The court awarded six months jail to Saeed and Zafar under 11-F(2) ATA (being a member of a banned outfit and supporting and arranging meetings of a proscribed organisation) in FIR no 30/2019 registered by the CTD Lahore.

In the same FIR, the convicts have been awarded five-year jail term under Section 11-N ATA (money laundering, illegal fundraising and buying properties from raised funds).

In FIR No 32/2019 registered by the CTD Gujranwala, the JuD leadership was awarded five months jail term under Section 11-F2 ATA (member of a banned outfit, arranging activities of organisation and extending support). Five-year jail term was awarded in this FIR under 11-N-ATA. The court also imposed a fine of Rs 15,000 to both the convicts in each case.

Both the sentences would run concurrently and the convicts have been given benefit of Section 382-B of the Criminal Procedure Code (CrPC). This means that both convicts will have to undergo only five and a half years jail term and the time of their jail term will start from the date of arrest.

The conviction of Saeed also strengthensIslamabad’s case at the Financial Action Task Force (FATF), which is set to meet this month to decide on Pakistan’s fate.

Pakistan was placed on the ‘grey list’ by the FATF in June 2018 and was given a plan of action to complete it by October 2019 or face the risk of being placed on the blacklist along with Iran and North Korea.

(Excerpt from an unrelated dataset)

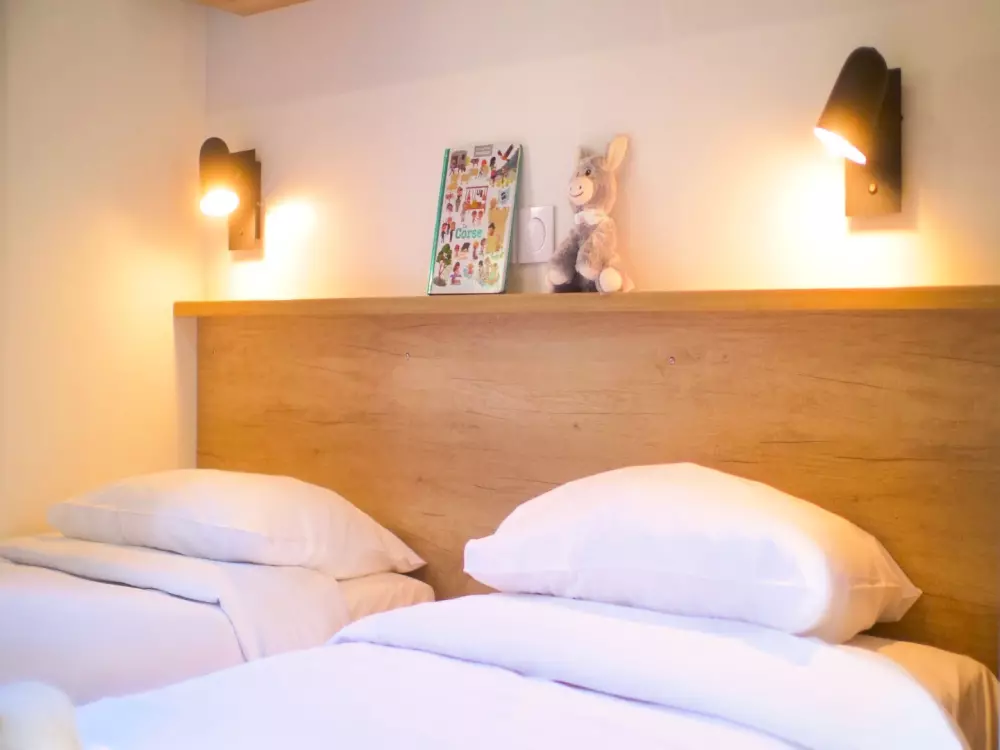 Résidence de Plein Air Campo Di Mare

However, in October 2019 meeting, the FATF board noted that Pakistan addressed only five out of the 27 tasks given to it in controlling terror funding and money laundering. It asked Pakistan to swiftly complete its full action plan by February 2020.

A team led by Minister for Economic Affairs Hammad Azhar defended the country’s compliance report during the joint group of FATF meeting held in Beijing last month.

The FATF was satisfied with the report that the country submitted to the international watchdog as part of review process.